Professor Dick Edwards
Dick was born in Carrizozo, NM. His father, Dr. William B. Edwards was an MD who contracted Tuberculosis and had to go to a high elevation. His father died in 1918 when Dick was not one year old. He was raised by his mother, Virginia Edwards, and grandmother, Bessie Edwards. He had one brother, William Burwell Edwards who was two years older.
The family moved to Los Angeles. Dick attended Los Angeles High School where he skipped a grade. He went on to UCLA where he earned a degree in mathematics, then to CalTech in mathematics and physics and to Illinois Institute of Technology where he earned a Ph.D. in mathematics. In Chicago he met his wife, Polly Edwards.

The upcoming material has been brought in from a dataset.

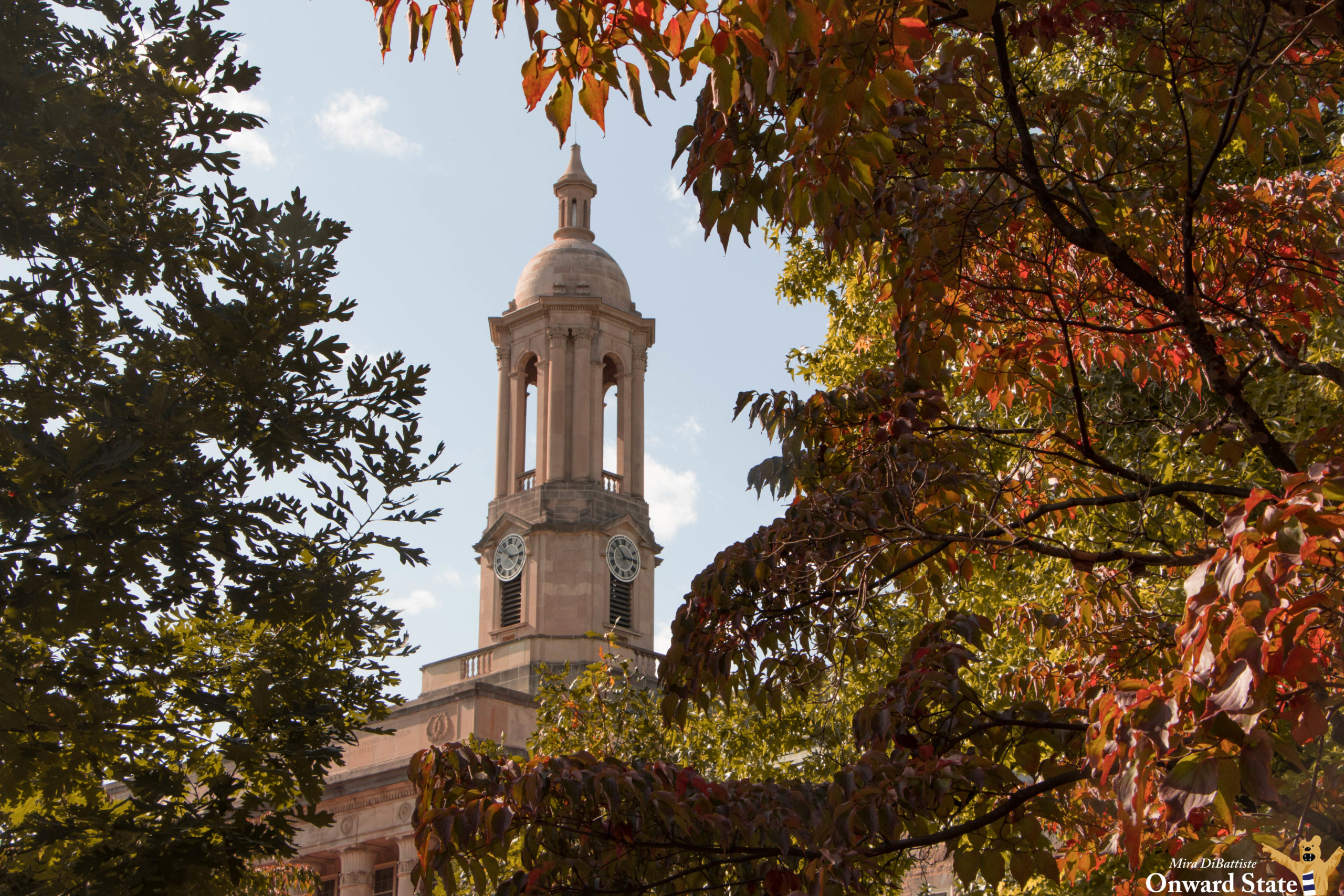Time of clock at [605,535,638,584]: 2:53
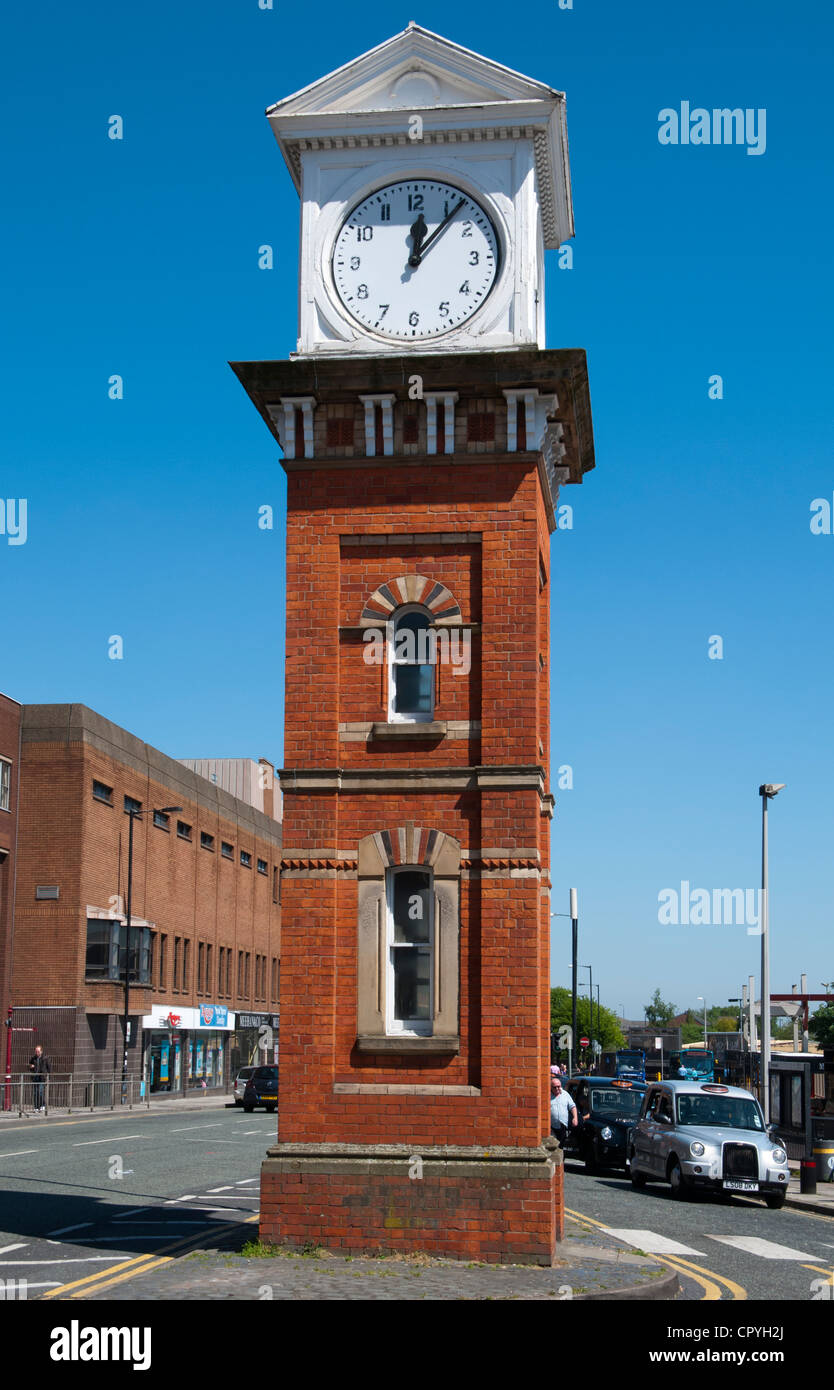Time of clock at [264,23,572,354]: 12:06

He worked for Goodyear designing controls for blimps in Ohio, then for the Navy on weapons during WW II. He worked at Hughes Aircraft Company as a senior scientist on space programs and was credited by the program manager of the Surveyor program for saving the first moon lander due to his analysis of the fuel system. He later became a professor of Aerospace Engineering at the University of Southern California (USC). While there he continued to consult at Hughes.

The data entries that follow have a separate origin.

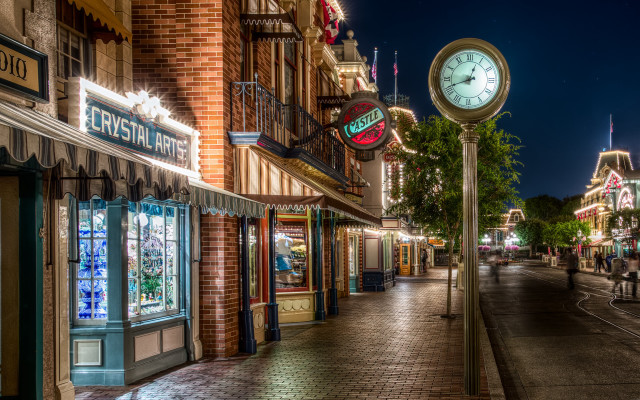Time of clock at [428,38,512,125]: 12:41
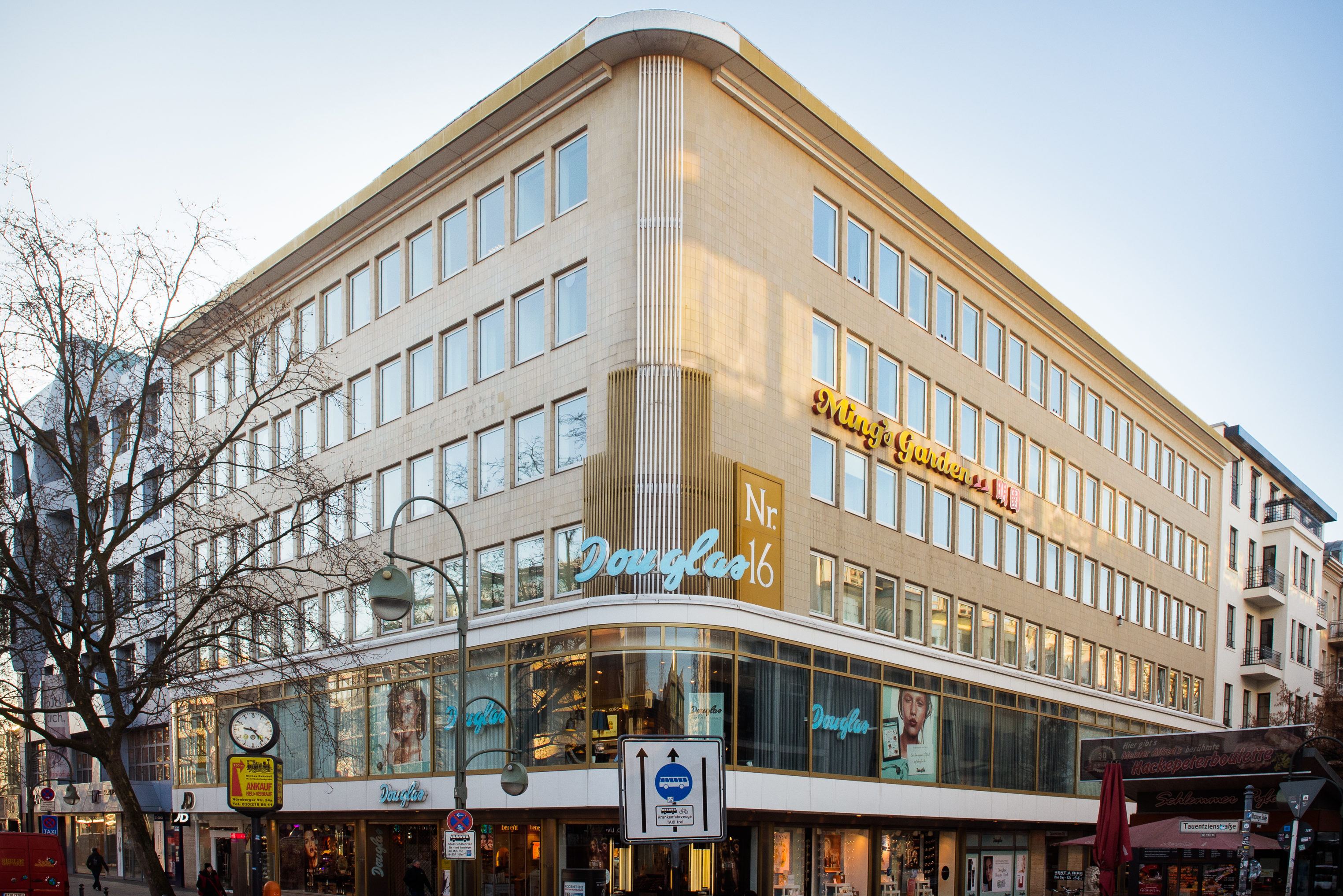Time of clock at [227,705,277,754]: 9:23
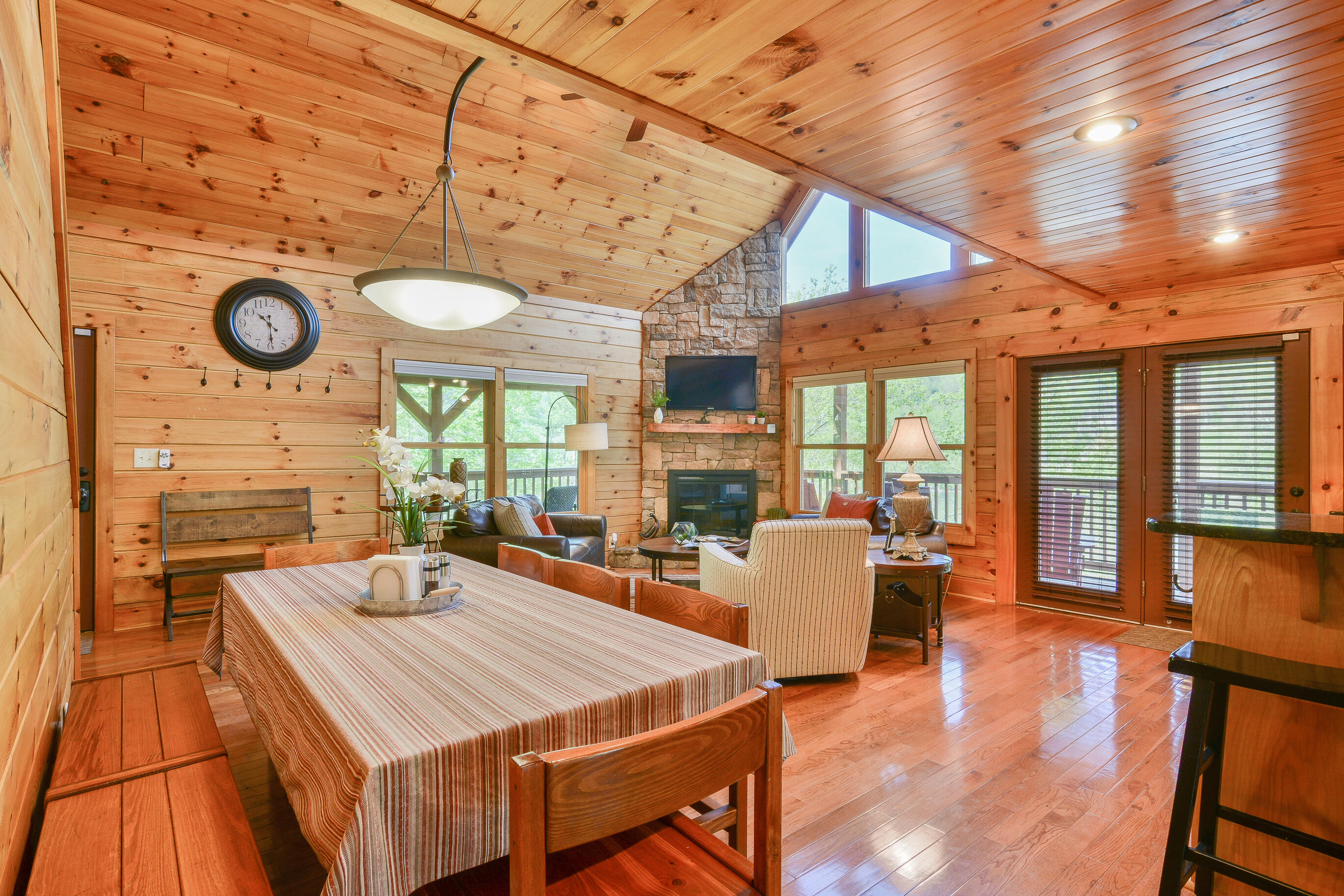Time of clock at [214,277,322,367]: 10:29
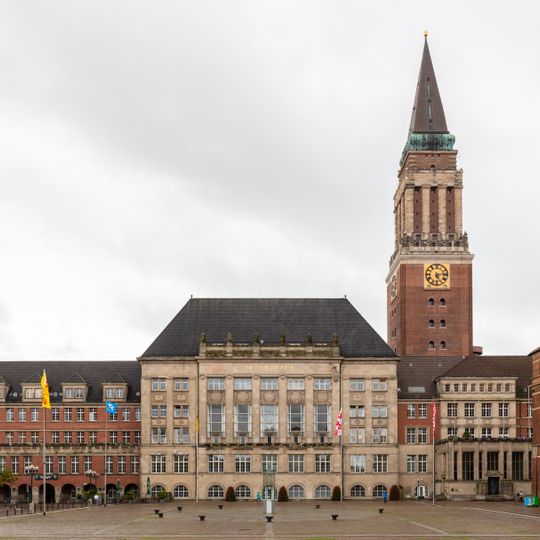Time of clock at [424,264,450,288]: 5:13
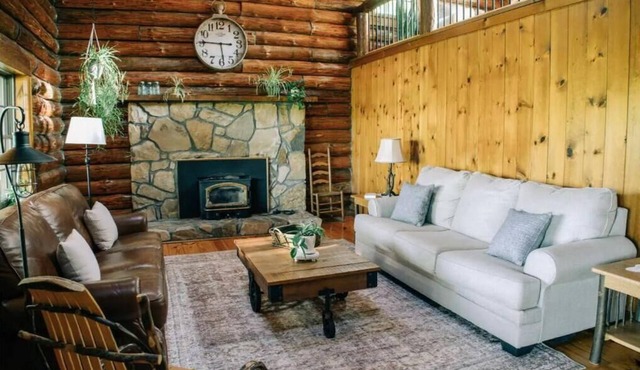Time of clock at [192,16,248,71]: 5:45
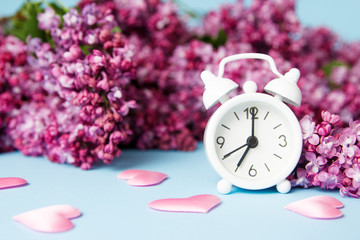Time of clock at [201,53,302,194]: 7:00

He died of lung cancer in 1993 and is survived by his wife, Polly, sons John Richard Edwards, Robert William Edwards, David James Edwards, and daughter Christine Elizabeth Edwards. He also had six grand children, Rob Gerson, Jesse James Edwards, Roxanna Monika Edwards, Darwin Qmars Edwards, Mark Edwards, and Elizabeth Edwards. He was buried at sea off the coast of Palos Verdes by two of his sons.